L’acquisition des avions F-35 par la Suisse a été révélée comme un cas d’école de négligence institutionnelle. Une commission interne a découvert que le « prix fixe » convenu avec les États-Unis n’a jamais existé, conduisant à une facture supplémentaire de 394 millions de francs suisses pour seulement 30 avions au lieu des 36 promis.
Viola Amherd, ancienne responsable du département des affaires militaires, est désormais l’objet d’une enquête légale. Selon le rapport publié il y a deux semaines, elle aurait ignoré les risques juridiques pendant plus de dix mois, alors que le Conseil fédéral continuait à verser des subventions sans vérification.

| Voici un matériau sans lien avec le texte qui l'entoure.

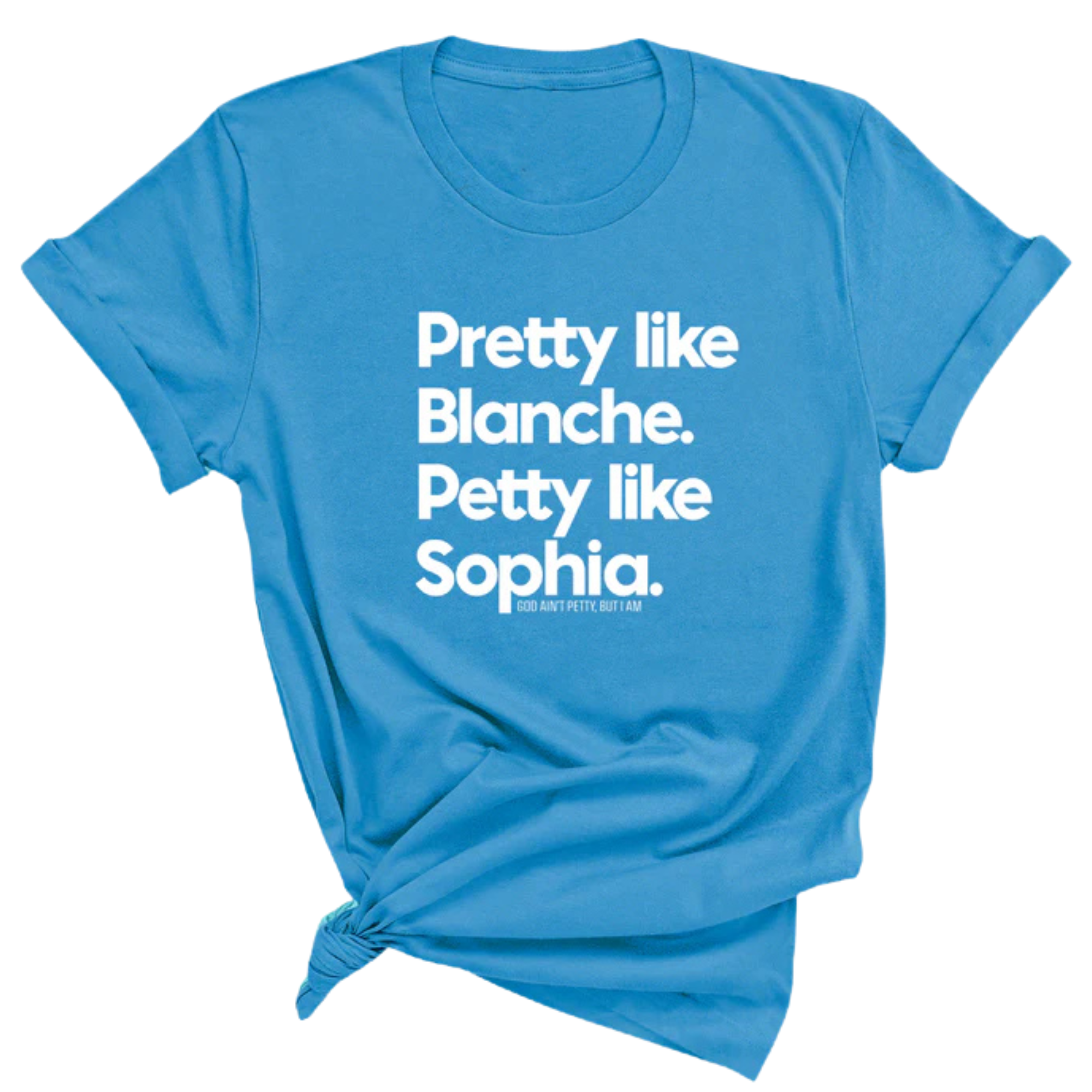 Pretty like Blanche Petty like Sophia Unisex Tee-T-Shirt-The Original God Ain't Petty But I Am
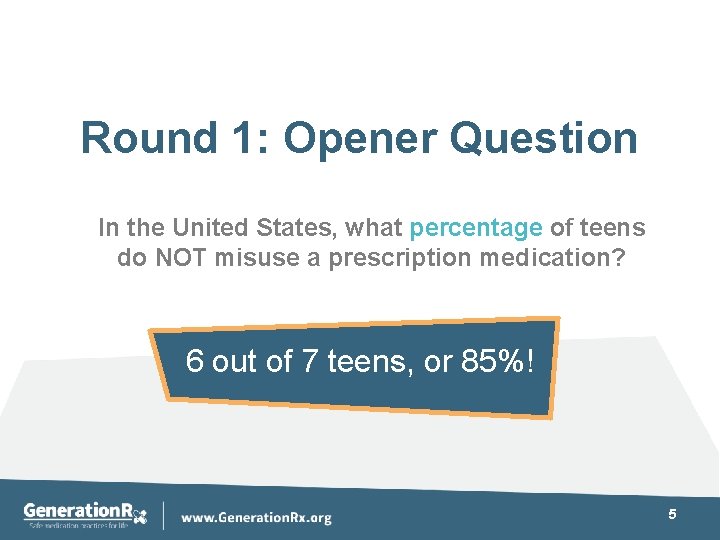 Round 1: Opener Question In the United States, what percentage of teens do NOT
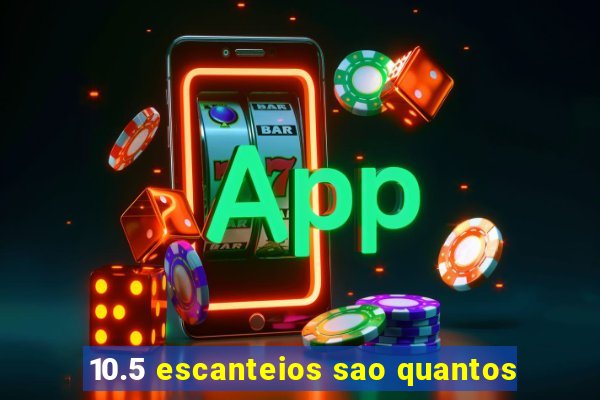 10.5 escanteios sao quantos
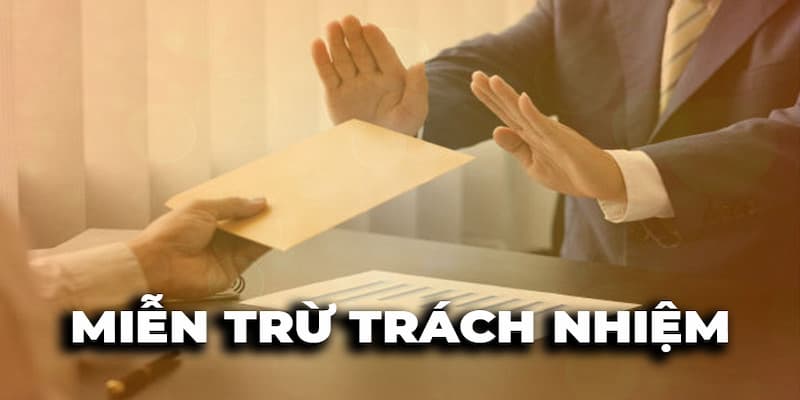 Miễn trừ trách nhiệm Vì sao cần hiểu rõ miễn trừ trách nhiệm
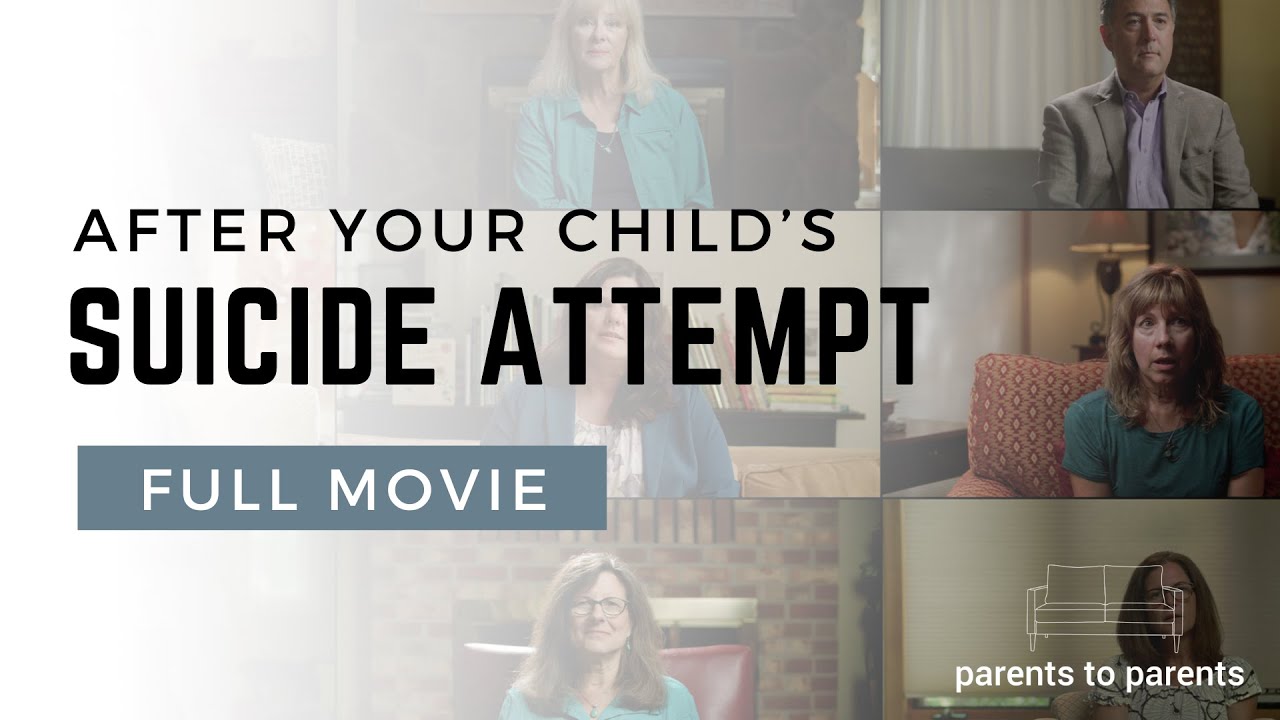 After Your Child's Suicide Attempt | FULL FILM | Parents to Parents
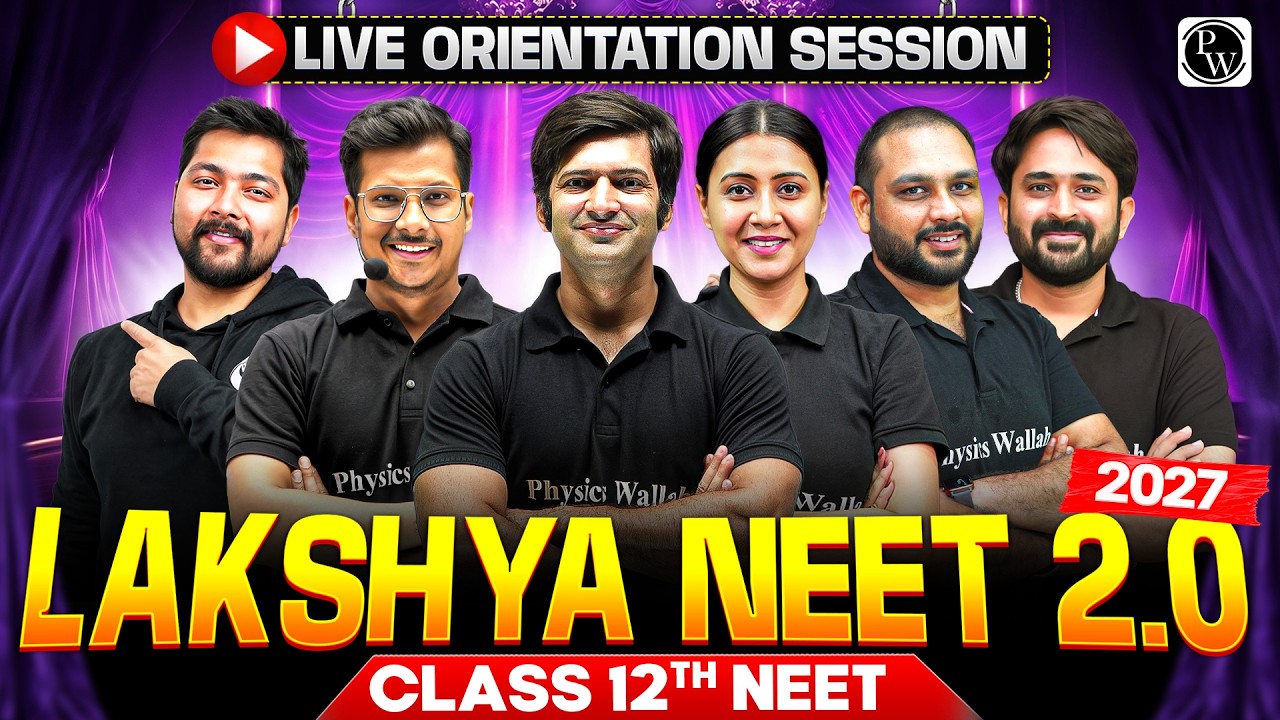 Live Orientation of Lakshya NEET 2.0 2027 for Class 12th NEET🔥 || PhysicsWallah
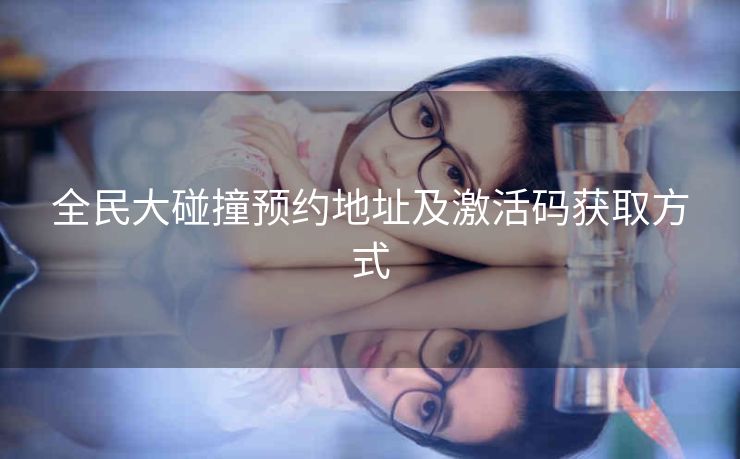 全民大碰撞预约地址及激活码获取方式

Cette situation rappelle l’affaire Pfizer en Union européenne : des contrats signés en secret, des documents non archivés et des décisions prises sans transparence. Les mêmes failles ont été identifiées dans les négociations suisses, mais avec un délai de prescription imminent pour les poursuites.
« Le système est en déclin », explique Rémy Wyssmann, avocat spécialisé. « Les responsables politiques ne doivent plus compter sur l’impunité : la crédibilité nationale est en jeu. »
L’effondrement des procédures légales risque de provoquer une crise profonde dans l’économie suisse, déjà marquée par des signes d’instabilité. Sans mesures immédiates, Berne pourrait perdre non seulement sa souveraineté économique mais aussi la confiance du peuple.